WHAT TO WORK ON:
Repeat exactly, and only, the lines of the entries below from the one with "Brand New Camping Chairs!" through the one with "Apartman Marcela Libouchec", both ends included.

RECORDS:
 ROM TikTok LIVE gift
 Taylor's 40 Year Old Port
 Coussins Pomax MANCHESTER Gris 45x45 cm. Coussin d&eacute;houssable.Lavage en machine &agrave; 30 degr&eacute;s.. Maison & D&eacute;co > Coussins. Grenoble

...

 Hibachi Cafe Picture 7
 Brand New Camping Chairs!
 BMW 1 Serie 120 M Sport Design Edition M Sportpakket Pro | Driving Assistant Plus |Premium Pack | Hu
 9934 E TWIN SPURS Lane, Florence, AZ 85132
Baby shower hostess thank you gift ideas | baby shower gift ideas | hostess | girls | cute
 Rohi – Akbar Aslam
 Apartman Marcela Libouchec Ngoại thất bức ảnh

EXERCISE ANSWER:
 Brand New Camping Chairs!
 BMW 1 Serie 120 M Sport Design Edition M Sportpakket Pro | Driving Assistant Plus |Premium Pack | Hu
 9934 E TWIN SPURS Lane, Florence, AZ 85132
Baby shower hostess thank you gift ideas | baby shower gift ideas | hostess | girls | cute
 Rohi – Akbar Aslam
 Apartman Marcela Libouchec Ngoại thất bức ảnh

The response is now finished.